Declaring machine war against malicious Android packages

machine_war_theme_jpg

Do you know the notion “machine war”? If you’re a fan of the Matrix movie trilogy then probably, yes. It denotes the fictional rise of artificially intelligent machines against the human race and their violent conquest of human beings. We want to apply a similar dominance of computationally powerful machines, not to create a population of slaves, but against numerous malicious Android packages that wildly proliferate on unofficial markets.

The idea of malware detection with no human interaction appeared earlier on our blog. In a fundamental article about AVAST research activities by AVAST’s COO, Ond?ej Vl?ek, he effectively described the technologies we employ to deal with Windows threats. Two techniques have been mentioned explicitly, Malware Similarity Search and Evo-Gen, both working with Windows PE file format. Sometimes the latter form of detection technique is denoted as weak automated anti-malware heuristic.

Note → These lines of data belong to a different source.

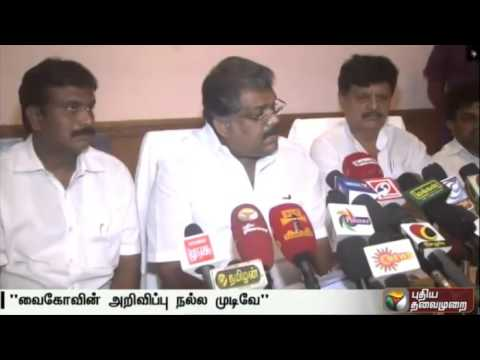 GK-Vasan-welcomes-Vaikos-decision-to-withdraw-from-assembly-elections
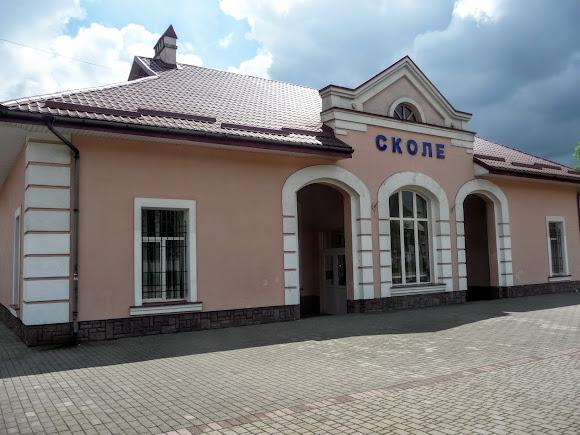 Сколе. Львівська область. Залізничний вокзал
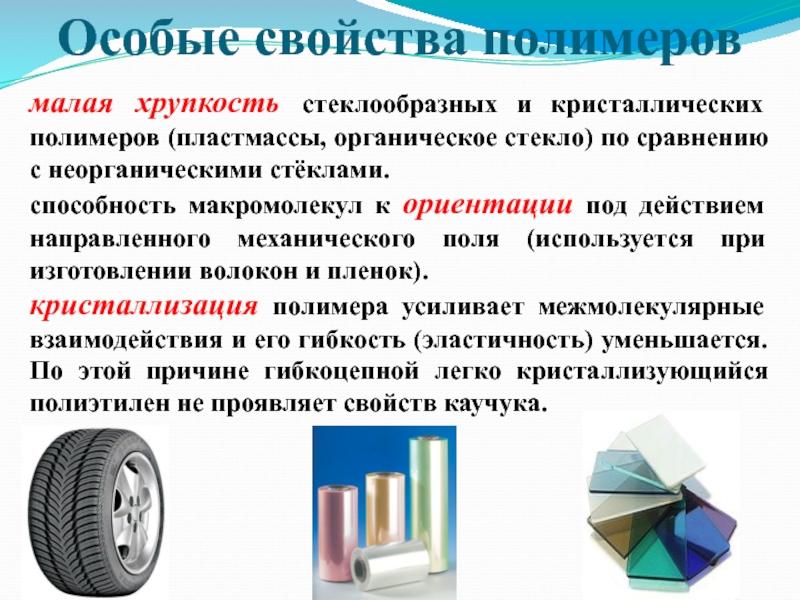 Полимеры. общие сведения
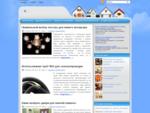 Архидейли - архитектура и строительство, дизайн интерьера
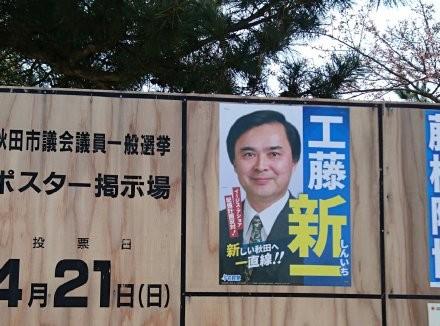 ▲▼工藤新一參選市議員。(圖/翻攝自推特)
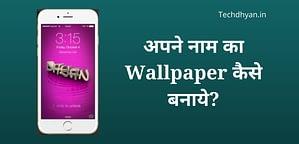 Read more about the article Apne Naam Ka Wallpaper Kaise Banaye?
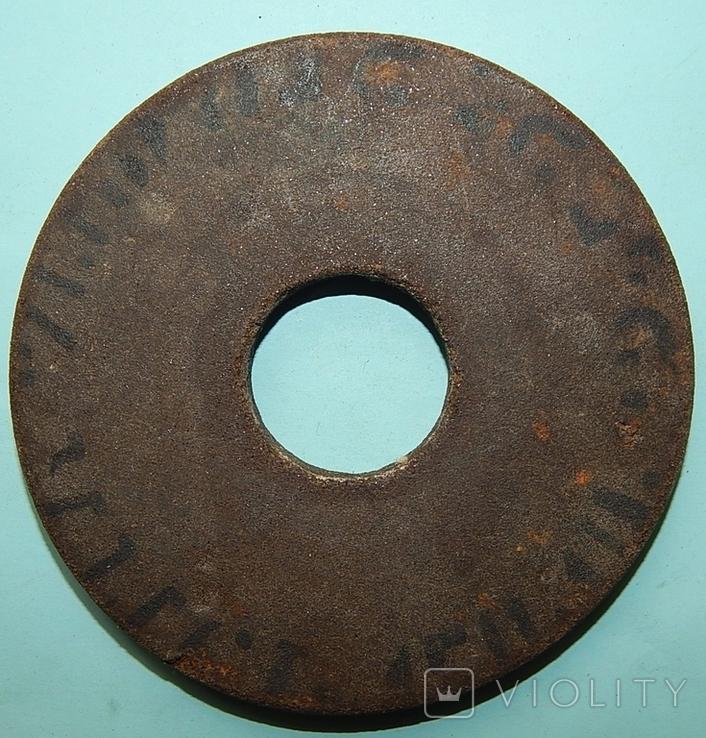 Резина абразивный Круг Ссср, фото №2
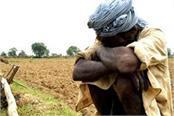 no facilities for farmer in bhopal
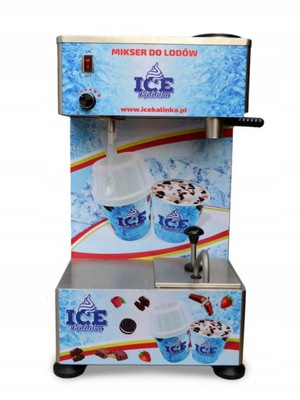 Миксер, машина ??? мороженое FLURRY, десерты  Цена !!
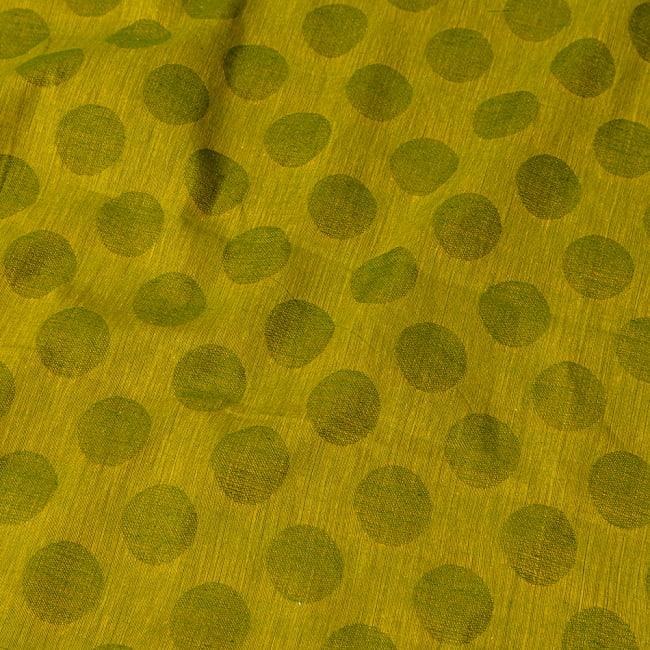 〔1m切り売り〕南インドのコインドット 水玉模様布〔幅約108cm〕 - グリーンティー系 4 - インドならではの布ですね。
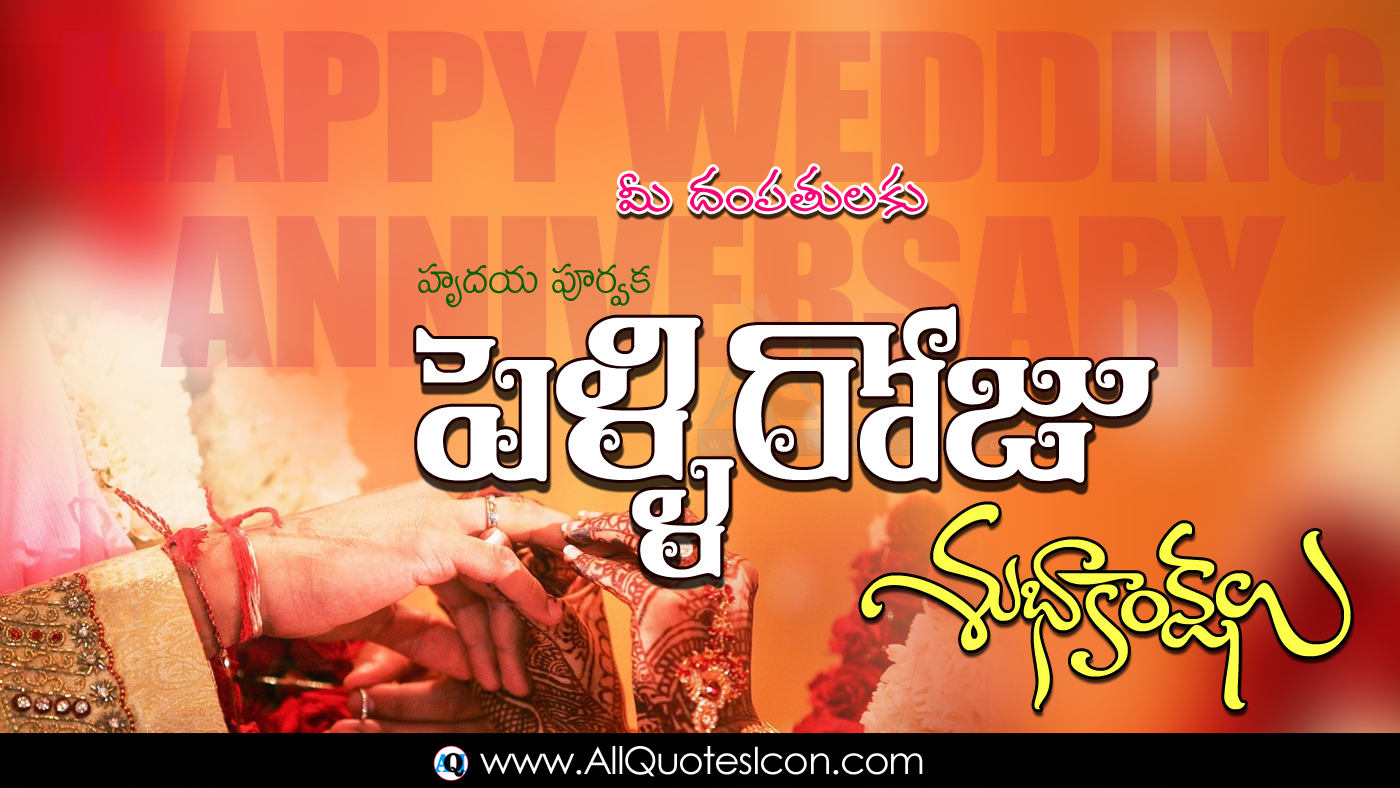 Best Happy Wedding Day Images Best Telugu Marriage Day Greetings Images Top Hd Wallpapers Wedding Anniversary Telugu Quotes Whatsapp Pitures Free Download Www Allquotesicon Com Telugu Quotes Tamil Quotes Hindi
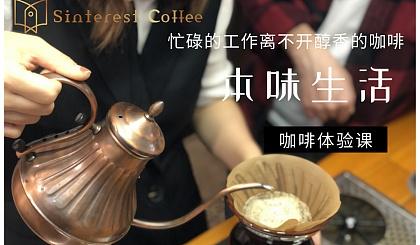 互动吧-《星趣咖啡》1小时学会咖啡拉花
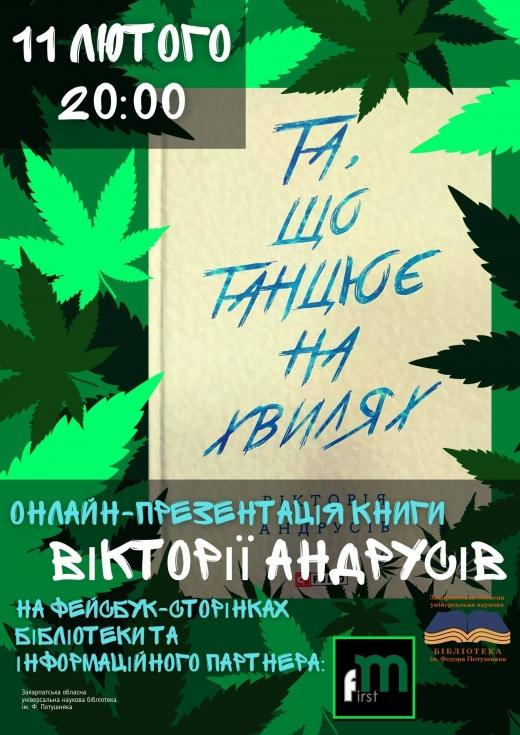 """Закарпатка Вікторія Андрусів презентує онлайн свій новий роман """"Та, що танцює на хвилях"""""""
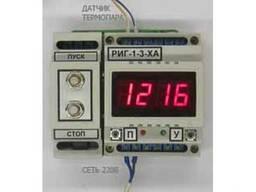 Прибор для измерения температуры РИГ-1-3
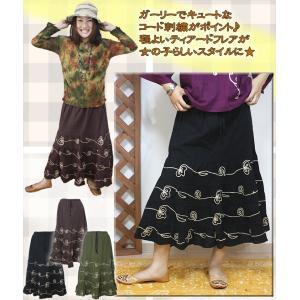 スカート フレアスカート エスニック アジアン スカート ファッション レディース コード刺繍ティアードフレアスカート|ital-village
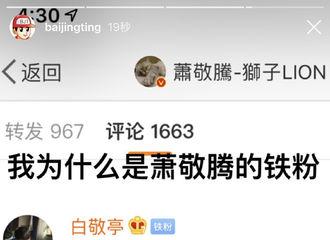 """[分享]190521 白敬亭疑问二连""""我为什么是王嘉尔萧敬腾的铁粉?"""""""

The main effort is to reach two slightly conflicting qualities at the same time: The robustness, which means that suggested methods cover as many threats as possible; and simplicity, so that the methods are easily implemented in AVAST’s mobile security solution. The search for balance between those qualities is assisted by lessons learned from automated heuristic for Windows PE executables.

Principle

The process of automatic classification and detection of Android application packages is sketched in the following scheme:
automated_heuristic_scheme

Each Android application package contains a lot of relevant information. We fix a list of more then 100 features which are relevant and easily obtained. The features of a new – possibly malicious – sample are confronted with collections of known samples – clean and malware sets. In case there are a lot of known malicious samples close to the one we are examining, the whole group is passed to the next step. The procedure, called Detection Maker, would try to generate a description of the group in terms of features in a way that no file from the clean set satisfies it. If the detection is produced, it will be included in the virus database of the product.

Examples

Here are a few interesting examples of malicious groups that were successfully covered. The first one is a cluster consisting of Russian fake installers (Android:FakeInst). The main functionality is to send SMS to premium numbers. The conjunction of the conditions in the following table describes thousands of similar malicious Android packages, without a single clean file in the collection of hundreds of thousands of them. The chosen permission features are content-related while the other features in the list, like the file size of the main Dalvik executable, say something about the form of the package.

feature value
android.permission.SEND_SMS YES
android.permission.WRITE_SMS NO
android.permission.RECEIVE_BOOT_COMPLETED NO
android.permission.DISABLE_KEYGUARD NO
android.permission.ACCESS_FINE_LOCATION NO
file size of classes.dex less than 720 kilobytes
count of files of type PNG in the package between 3 and 7
length of the longest string in resources shorter than 68 chars

Next, let’s see how that worked with fake Korean banking applications that were misused to perform fraudulent payments by attackers (Android:Telman). The following four conditions group together hundreds of related samples that were already flagged, using several classic signatures:

feature value
android.permission.RECEIVE_SMS YES
android.permission.MOUNT_UNMOUNT_FILESYSTEMS YES
android.permission.CALL_LOG YES
android.permission.ACCESS_WIFI_STATE NO

Another type of Android app misuse are benign application like games repackaged with a piece of code that is malicious to the user, so called “piggyback attacks.” An example of this form of attack is an instance of Vietnamese SMS senders (Android:VietSMS-K ). The following conditions distinguish the original application from the one with edited distribution:

feature value
package name bgate.game.moorhuhnseasons
android.permission.SEND_SMS YES
android.permission.ACCESS_COARSE_LOCATION YES

In this case, the coverage of malware space is not numerous. However, the package name of the benign app together with the suspicious permission are the key combination leading to the desired classification.

Visualization

Without clustering, the malware space can be imagined as a night sky with many isolated dots (stars) scattered uniformly all over the space. Each star represents one malicious sample. In the clustered space, the formation of stars with smaller and bigger sizes, indicating their frequency, is observed. This leads to the scrollable visualization of Android malware space. The whole picture is clearer when overlaps of stars are omitted. Adding more data, like the estimated geographical origin, and manifesting them with different colors is another improvement. Finally, a snapshot of the constructed Android threat universe could look like this:

screenshot_visualization

Acknowledgement

This joint work will be presented on CARO Workshop 2014 on 15th-16th May. Thanks goes to thought leaders from the avast! Research department: Robert Žá?ek and Peter Ková? for the design of this project and to Libor Mo?kovský for the visualization. The theme of machines eliminating the villainous Android Robot was created by Veronika Begánová.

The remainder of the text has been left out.